Cha Bum-kun (Coreia do Sul)
Ainda a Coreia do Sul percorria o seu itinerário industrial rumo à família dos felídeos económicos da Ásia, já o Velho Continente tinha sido tomado de assalto por uma tecnologia de ponta sul-coreana capaz de balançar as redes como poucas armas europeias.
Cha Bum-Kun começou cedo a desafiar os standards futebolísticos. Aos 17 anos já era internacional sub-20 e aos 19 anos internacional A pela Coreia do Sul. Contudo, só viria a abandonar a sua pátria aos 25 anos.
Em 1978, quis o destino que abandonasse a sua Coreia fracionada para aterrar numa Alemanha também ela dividida pelas convicções ideológicas do Homem, para jogar ao serviço do SV Darmstadt. No entanto, devido a complicações com o serviço militar obrigatório, disputou apenas uma partida com os lilies antes de regressar ao seu país.
No ano seguinte, seria o Eintracht Frankfurt a requisitar Cha Bum-kun.
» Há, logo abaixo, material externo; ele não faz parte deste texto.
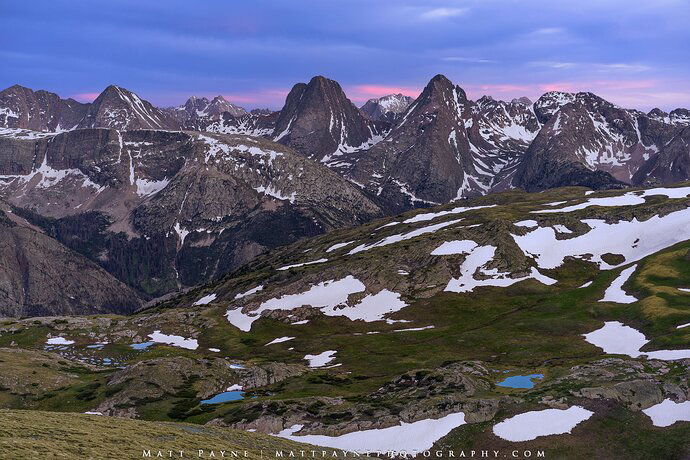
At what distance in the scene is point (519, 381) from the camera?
81312 millimetres

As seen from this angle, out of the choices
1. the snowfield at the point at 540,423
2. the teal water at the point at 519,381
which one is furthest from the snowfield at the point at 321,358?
the snowfield at the point at 540,423

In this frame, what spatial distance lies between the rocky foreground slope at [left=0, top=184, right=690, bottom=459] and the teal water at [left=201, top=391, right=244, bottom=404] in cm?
48

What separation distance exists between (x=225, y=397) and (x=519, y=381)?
45.1 meters

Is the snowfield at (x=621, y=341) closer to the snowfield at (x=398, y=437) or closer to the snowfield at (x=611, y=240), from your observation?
the snowfield at (x=398, y=437)

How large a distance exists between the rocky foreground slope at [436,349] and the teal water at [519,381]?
0.33 metres

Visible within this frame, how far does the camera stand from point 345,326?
147 meters

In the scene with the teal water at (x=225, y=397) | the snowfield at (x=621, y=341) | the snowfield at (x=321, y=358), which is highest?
the snowfield at (x=621, y=341)

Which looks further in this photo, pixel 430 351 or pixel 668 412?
pixel 430 351

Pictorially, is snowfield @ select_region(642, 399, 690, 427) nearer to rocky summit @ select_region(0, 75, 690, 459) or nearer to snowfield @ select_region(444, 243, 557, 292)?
rocky summit @ select_region(0, 75, 690, 459)

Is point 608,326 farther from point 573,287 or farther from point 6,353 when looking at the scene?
point 6,353

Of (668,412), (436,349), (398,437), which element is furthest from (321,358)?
(668,412)

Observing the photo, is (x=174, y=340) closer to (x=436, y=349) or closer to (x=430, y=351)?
(x=430, y=351)

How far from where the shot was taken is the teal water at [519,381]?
257 ft

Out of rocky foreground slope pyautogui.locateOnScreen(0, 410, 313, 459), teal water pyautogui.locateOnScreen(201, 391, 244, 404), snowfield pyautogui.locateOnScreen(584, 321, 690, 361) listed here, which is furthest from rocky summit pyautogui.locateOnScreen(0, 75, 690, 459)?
rocky foreground slope pyautogui.locateOnScreen(0, 410, 313, 459)
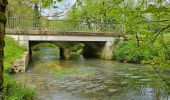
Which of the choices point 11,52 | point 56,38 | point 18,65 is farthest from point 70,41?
point 18,65

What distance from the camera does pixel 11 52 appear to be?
67.5 ft

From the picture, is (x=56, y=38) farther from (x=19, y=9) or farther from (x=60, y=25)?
(x=19, y=9)

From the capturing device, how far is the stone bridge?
25.0 metres

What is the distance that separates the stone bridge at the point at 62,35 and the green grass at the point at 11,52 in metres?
1.03

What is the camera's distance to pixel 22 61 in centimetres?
1795

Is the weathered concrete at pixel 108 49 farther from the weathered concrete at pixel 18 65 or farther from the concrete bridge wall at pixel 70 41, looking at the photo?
the weathered concrete at pixel 18 65

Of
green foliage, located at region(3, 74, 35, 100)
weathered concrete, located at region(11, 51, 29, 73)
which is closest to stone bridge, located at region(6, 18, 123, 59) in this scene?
weathered concrete, located at region(11, 51, 29, 73)

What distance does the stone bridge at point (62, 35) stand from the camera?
25031 millimetres

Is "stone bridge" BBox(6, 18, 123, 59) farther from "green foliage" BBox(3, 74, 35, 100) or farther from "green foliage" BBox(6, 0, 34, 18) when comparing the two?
"green foliage" BBox(3, 74, 35, 100)

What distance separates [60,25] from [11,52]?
7.49 meters

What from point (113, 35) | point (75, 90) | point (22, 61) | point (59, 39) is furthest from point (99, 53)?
point (75, 90)

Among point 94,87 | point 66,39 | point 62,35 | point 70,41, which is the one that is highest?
point 62,35

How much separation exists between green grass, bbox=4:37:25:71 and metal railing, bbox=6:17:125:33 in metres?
1.85

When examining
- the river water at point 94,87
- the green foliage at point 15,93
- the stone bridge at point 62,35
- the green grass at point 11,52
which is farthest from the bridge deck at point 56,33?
the green foliage at point 15,93
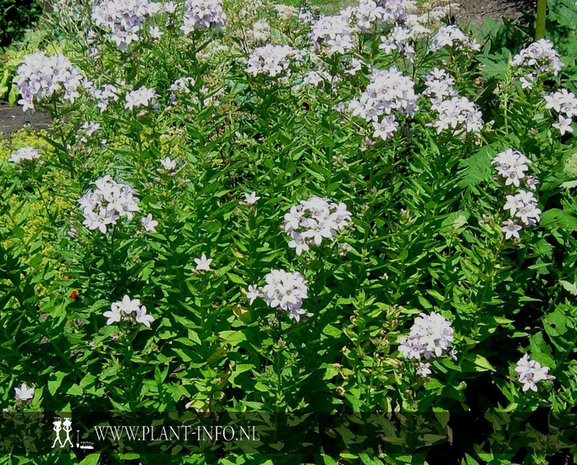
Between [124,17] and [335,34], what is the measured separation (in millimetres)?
1106

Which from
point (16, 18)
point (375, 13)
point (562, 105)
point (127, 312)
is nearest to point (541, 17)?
point (562, 105)

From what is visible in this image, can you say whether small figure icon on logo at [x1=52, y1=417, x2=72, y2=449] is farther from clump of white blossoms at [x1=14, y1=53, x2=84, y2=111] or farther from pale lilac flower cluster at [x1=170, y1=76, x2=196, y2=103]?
pale lilac flower cluster at [x1=170, y1=76, x2=196, y2=103]

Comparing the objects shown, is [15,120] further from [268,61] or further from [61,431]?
[61,431]

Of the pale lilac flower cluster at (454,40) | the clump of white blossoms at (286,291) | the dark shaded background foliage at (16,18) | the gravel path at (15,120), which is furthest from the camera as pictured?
the dark shaded background foliage at (16,18)

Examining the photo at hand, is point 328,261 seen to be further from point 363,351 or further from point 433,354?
point 433,354

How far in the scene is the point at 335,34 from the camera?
3400mm

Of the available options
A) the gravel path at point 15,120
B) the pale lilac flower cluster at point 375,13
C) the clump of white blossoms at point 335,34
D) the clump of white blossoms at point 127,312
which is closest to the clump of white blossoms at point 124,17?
the clump of white blossoms at point 335,34

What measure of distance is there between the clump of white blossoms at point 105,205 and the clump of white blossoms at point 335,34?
131 centimetres

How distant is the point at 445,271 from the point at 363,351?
0.60 meters

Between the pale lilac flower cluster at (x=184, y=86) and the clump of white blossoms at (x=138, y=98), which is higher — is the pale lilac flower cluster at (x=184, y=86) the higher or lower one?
the higher one

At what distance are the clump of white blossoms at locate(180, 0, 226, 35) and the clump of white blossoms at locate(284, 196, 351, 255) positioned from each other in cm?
122

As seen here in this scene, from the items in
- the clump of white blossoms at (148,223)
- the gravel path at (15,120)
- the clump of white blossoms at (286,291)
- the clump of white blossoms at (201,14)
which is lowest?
the clump of white blossoms at (286,291)

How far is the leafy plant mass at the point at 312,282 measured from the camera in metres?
2.96

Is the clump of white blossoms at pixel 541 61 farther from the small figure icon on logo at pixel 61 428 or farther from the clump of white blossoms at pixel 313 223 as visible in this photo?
the small figure icon on logo at pixel 61 428
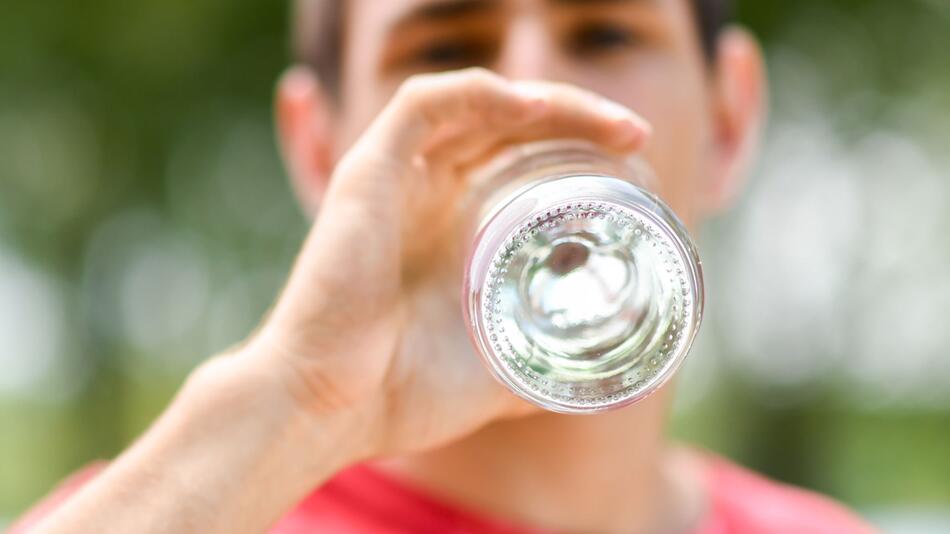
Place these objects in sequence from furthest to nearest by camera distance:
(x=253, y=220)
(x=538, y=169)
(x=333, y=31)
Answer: (x=253, y=220), (x=333, y=31), (x=538, y=169)

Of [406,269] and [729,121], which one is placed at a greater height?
[729,121]

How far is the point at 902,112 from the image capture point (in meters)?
7.52

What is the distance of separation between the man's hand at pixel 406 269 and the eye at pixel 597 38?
0.90 feet

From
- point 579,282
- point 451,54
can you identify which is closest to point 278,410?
point 579,282

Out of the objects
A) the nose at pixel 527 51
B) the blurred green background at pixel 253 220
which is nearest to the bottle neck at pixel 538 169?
the nose at pixel 527 51

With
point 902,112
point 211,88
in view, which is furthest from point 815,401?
point 211,88

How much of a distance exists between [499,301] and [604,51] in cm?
55

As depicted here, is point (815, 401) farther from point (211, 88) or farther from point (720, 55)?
point (720, 55)

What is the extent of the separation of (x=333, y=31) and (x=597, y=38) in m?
0.47

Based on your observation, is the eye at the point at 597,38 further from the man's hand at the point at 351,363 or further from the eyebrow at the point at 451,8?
the man's hand at the point at 351,363

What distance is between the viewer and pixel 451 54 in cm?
146

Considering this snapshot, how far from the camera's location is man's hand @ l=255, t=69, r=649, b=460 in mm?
1171

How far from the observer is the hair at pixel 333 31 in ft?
5.55

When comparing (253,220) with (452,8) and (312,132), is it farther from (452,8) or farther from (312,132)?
(452,8)
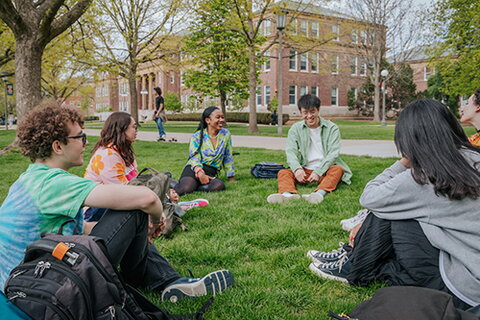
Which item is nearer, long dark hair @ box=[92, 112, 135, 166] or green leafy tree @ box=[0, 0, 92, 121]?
long dark hair @ box=[92, 112, 135, 166]

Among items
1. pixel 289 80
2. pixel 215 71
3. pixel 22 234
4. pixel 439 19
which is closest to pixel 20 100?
pixel 22 234

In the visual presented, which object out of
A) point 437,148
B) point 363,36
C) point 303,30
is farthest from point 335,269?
point 363,36

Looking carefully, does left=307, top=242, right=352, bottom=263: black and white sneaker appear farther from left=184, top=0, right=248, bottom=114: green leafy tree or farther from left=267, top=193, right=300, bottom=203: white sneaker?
left=184, top=0, right=248, bottom=114: green leafy tree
Em 4 temporadas com a camisola dos eagles, Cha Bum-kun contribuiu decisivamente para a conquistar de uma Taça UEFA e de uma DFB-Pokal (taça da Alemanha), ganhando a alcunha de Cha Boom graças à sua velocidade felina e capacidade de drible estonteante capaz de fazer corar um processador tecnológico Made in Korea dos anos 80.
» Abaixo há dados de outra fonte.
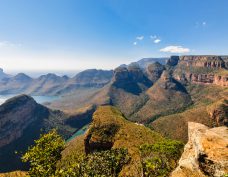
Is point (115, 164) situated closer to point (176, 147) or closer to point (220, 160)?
point (176, 147)

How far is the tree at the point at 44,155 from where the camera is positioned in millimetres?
A: 41094

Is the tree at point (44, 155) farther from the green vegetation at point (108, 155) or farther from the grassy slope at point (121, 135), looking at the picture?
the grassy slope at point (121, 135)

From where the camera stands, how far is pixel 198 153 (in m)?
44.1

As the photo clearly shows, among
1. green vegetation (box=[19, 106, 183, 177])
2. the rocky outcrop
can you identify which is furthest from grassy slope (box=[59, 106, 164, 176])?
the rocky outcrop

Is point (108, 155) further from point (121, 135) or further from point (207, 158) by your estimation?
point (121, 135)

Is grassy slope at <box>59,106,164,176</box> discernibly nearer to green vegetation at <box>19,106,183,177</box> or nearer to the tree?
green vegetation at <box>19,106,183,177</box>

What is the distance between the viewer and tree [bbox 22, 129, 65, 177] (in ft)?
135

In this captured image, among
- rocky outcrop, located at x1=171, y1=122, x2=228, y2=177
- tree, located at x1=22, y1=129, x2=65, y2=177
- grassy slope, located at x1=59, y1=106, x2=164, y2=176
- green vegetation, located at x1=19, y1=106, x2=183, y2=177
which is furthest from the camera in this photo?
grassy slope, located at x1=59, y1=106, x2=164, y2=176

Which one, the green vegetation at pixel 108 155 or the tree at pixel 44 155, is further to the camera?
the green vegetation at pixel 108 155

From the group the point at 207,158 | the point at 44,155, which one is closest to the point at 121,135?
the point at 44,155

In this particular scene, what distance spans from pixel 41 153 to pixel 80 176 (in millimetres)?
9727

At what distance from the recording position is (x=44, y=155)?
1790 inches

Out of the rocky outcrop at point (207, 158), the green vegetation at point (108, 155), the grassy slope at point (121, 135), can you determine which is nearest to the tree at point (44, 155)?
the green vegetation at point (108, 155)

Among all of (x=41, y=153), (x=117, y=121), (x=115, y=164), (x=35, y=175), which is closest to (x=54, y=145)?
(x=41, y=153)
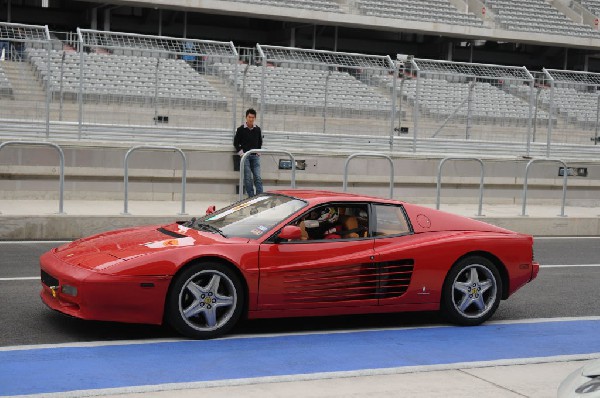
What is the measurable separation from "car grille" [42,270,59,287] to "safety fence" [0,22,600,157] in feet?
33.2

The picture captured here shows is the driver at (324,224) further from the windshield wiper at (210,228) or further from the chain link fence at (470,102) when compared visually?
the chain link fence at (470,102)

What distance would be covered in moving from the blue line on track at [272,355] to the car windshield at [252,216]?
933 millimetres

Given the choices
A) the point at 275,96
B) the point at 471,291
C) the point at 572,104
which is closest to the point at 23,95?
the point at 275,96

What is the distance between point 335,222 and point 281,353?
1.47m

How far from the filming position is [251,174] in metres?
16.4

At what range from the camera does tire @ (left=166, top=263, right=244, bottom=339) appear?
7.23 meters

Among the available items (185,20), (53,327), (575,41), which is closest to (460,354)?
(53,327)

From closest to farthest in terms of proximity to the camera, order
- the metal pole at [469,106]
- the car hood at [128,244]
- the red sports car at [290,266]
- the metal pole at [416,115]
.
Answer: the red sports car at [290,266] → the car hood at [128,244] → the metal pole at [416,115] → the metal pole at [469,106]

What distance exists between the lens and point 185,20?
3572 cm

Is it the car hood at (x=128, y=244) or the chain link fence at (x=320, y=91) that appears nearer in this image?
the car hood at (x=128, y=244)

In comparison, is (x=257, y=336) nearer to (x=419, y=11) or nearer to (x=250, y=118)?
(x=250, y=118)

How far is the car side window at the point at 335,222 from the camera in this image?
795 centimetres

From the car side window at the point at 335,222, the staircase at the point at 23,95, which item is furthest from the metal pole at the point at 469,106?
the car side window at the point at 335,222

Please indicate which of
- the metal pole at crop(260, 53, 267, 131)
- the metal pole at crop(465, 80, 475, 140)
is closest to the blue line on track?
the metal pole at crop(260, 53, 267, 131)
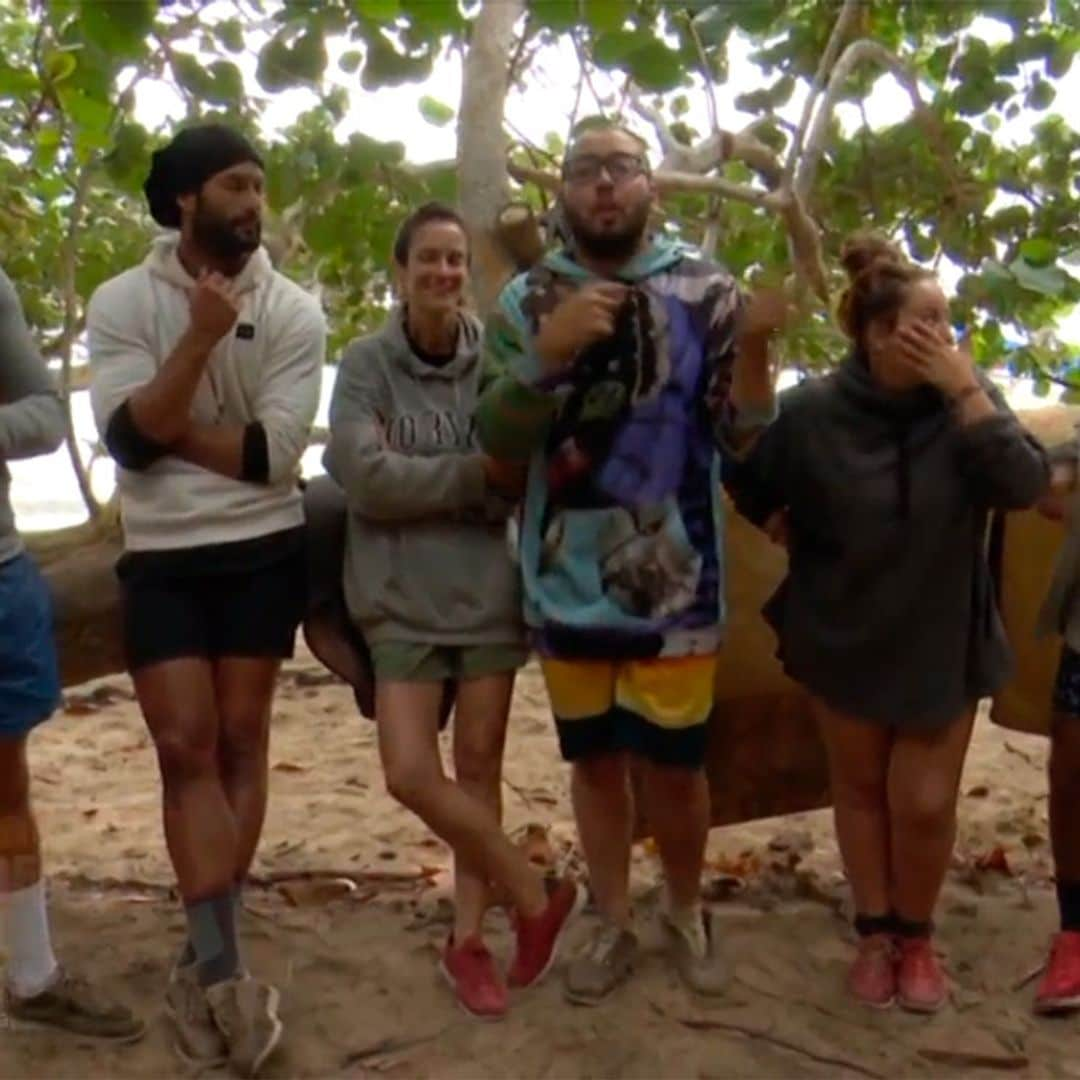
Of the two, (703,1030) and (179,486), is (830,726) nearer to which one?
(703,1030)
Cha Bum-Kun abandonaria o coração financeiro alemão para se estabelecer durante 6 anos na cidade industrial de Leverkusen, onde ajudaria o Bayer 04 a conquistar a Taça UEFA.
Em 1989, Cha Boom pendurou as botas, deixando uma marca imensa e perpétua no futebol germânico, sul-coreano e asiático: melhor marcador estrangeiro (à data) da história da Bundesliga, melhor marcador de sempre da seleção sul-coreana e jogador asiático do Século XX.
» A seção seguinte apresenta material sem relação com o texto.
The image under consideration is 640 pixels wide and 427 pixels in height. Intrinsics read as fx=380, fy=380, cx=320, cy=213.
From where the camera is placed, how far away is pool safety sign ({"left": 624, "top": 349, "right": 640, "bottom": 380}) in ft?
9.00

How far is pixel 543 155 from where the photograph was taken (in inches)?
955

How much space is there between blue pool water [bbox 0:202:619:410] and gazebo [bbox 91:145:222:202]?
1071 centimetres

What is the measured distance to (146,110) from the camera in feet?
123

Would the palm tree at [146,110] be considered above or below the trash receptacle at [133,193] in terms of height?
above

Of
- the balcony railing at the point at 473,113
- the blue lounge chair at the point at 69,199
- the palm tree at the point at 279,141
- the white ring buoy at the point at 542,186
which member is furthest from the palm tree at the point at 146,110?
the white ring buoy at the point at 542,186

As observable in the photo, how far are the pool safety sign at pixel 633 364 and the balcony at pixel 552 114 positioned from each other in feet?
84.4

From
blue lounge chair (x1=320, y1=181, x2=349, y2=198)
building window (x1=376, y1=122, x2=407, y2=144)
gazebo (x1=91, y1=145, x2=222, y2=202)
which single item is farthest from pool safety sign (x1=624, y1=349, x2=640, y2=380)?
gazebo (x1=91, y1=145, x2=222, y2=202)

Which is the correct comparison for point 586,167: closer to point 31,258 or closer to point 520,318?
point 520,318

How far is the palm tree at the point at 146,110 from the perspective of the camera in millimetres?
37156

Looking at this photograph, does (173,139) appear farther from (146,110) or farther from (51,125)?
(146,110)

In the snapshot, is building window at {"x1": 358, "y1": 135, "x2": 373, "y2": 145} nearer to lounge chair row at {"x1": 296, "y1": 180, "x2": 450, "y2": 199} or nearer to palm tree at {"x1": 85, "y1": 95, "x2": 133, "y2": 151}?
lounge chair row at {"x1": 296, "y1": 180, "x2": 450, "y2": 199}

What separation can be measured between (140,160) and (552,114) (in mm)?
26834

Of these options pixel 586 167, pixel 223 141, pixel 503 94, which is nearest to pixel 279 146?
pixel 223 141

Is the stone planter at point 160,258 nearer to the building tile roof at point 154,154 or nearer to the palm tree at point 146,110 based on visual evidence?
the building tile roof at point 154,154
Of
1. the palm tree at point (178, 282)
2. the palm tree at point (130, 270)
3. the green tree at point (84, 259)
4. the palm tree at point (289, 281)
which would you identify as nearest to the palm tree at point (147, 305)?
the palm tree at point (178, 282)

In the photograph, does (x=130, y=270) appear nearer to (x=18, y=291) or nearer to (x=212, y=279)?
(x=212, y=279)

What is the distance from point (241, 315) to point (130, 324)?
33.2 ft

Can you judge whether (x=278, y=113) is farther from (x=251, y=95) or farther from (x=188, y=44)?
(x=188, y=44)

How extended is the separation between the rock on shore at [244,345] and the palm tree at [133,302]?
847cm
Cha Bum-Kun continua ainda hoje a ser um dos maiores embaixadores da Coreia do Sul, tendo cumprido na íntegra a premissa que o permitiu renunciar ao serviço militar obrigatório e deixar um legado no Velho Continente: tornar a sua pátria conhecida e aprender o máximo sobre futebol além fronteiras para ajudara posteriori a Coreia do Sul no seu desenvolvimento futebolístico.
Dwight Yorke (Trinidad e Tobago)
Genuíno no sorriso caribenho, mortífero no olfato futebolístico. Eis Smilling Assassin, quem mais poderia ser?!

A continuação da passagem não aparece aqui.